A special type of physical therapy is helping some patients with the novel coronavirus breathe more easily. The type of physical therapy, called manual therapy, is a bit different from the typical physical therapy and has helped some COVID-19 patients.
“When I first got out of the hospital in late April, I could not even sit up for 30 minutes. My oxygen saturation rate on the pulse oximeter would plummet to the 80s when I tried to stand and move around to cook in the kitchen, even with 6 liters of oxygen,” Dr. Douglas Dieterich told Fox News.
Dieterich, a hepatologist at Mount Sinai Hospital in New York City, was infected with the novel coronavirus in March and spent over three weeks in the ICU and hospital.
“Physical therapy for me before COVID was common for orthopedic injuries. This was different,” Dieterich said of manual therapy. “After I got home, my physical therapist was also certified in manual therapy so she addressed how my joints in the rib cage worked.”
The physician explained how they dealt with social distancing during treatments.
“Since COVID exposure was a concern for her, we did virtual PT and she taught me self-massage techniques for the muscles between my ribs,” he said.
“The act of breathing is automatic but the depth of breath is dependent on the muscles functioning and the rib cage working efficiently,” Valerie Harris, who practices manual physical therapy at Thrive Integrated Physical Therapy in New York City, told Fox News.
“Physical therapists can work to improve the efficient function of respiration through soft tissue release of restricted rib cage and thoracic musculature,” Harris added. “Joint mobilizations of the individual ribs and thoracic spine can be implemented to return the natural glide and motion needed for a full inhalation/exhalation.”
The physical therapist said incorporating breathing exercises during and after these techniques allows for greater lung expansion and may help with a greater diffusion of oxygen throughout the body.
The novel coronavirus creates inflammation and attacks the lung tissue, according to health experts. Breathing becomes compromised and the patients typically become generally weak.
“The muscles were so tight and deconditioned from weeks in the hospital. It was difficult to take a deep breath in; the manual physical therapy really got in there and helped get the ribs to actually separate as I took a deep breath,” Dieterich said.
“When I first got out of the hospital in late April, I could not even sit up for 30 minutes. My oxygen saturation rate on the pulse oximeter would plummet to the 80s when I tried to stand and move around to cook in the kitchen, even with 6 liters of oxygen.”
Besides addressing the rib mobility, the physician said treatment also focused on the diaphragm, the muscle just under your rib cage.
“The diaphragm is the primary muscle of respiration and during inspiration, it contracts and pulls downward,” said Harris.
She explained how the muscles between the ribs, which are known as the intercostals muscles, work with the diaphragm to expand the chest to allow air to fill the lungs. When they are tight, the chest can’t expand as efficiently, according to the physical therapist.
“This tightness is typically seen in post-COVID patients who were in the ICU,” Tamar Amitay, a physical therapist who also practices manual therapy techniques, told Fox News.
“ICU-acquired weakness occurs in 33 percent of all patients on ventilators and up to 50 percent of patients who are in the ICU for greater than one week,” Amitay, the owner of Thrive PT, added.
Physical therapists say the muscles compensate for the weakness in many COVID-19 patients and many muscles no longer contract properly, which can contribute to inefficient breathing patterns.

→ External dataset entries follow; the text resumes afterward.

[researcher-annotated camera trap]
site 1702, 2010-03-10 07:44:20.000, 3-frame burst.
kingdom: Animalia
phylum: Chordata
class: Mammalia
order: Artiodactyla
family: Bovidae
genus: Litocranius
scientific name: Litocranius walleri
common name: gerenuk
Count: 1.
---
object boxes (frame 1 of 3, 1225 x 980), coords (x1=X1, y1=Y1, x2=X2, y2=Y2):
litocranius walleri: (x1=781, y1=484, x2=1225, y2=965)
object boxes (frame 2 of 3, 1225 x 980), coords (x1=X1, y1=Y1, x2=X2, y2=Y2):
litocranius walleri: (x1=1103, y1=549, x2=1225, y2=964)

“Patients who have been in respiratory distress may use their accessory muscles of respiration versus their diaphragm,” said Amitay. “This increases the work of breathing.”
Both physical therapists say when these muscles are tight, these manual techniques along with stretching and breathing exercises can really help patients recovering from COVID-19. Dieterich said the virtual sessions appear to be helping him in his recovery.
Although he has a long road to full recovery ahead, he noted that he can now “walk 2 miles on 2 liters [of oxygen], although I get tired and have to rest afterward.”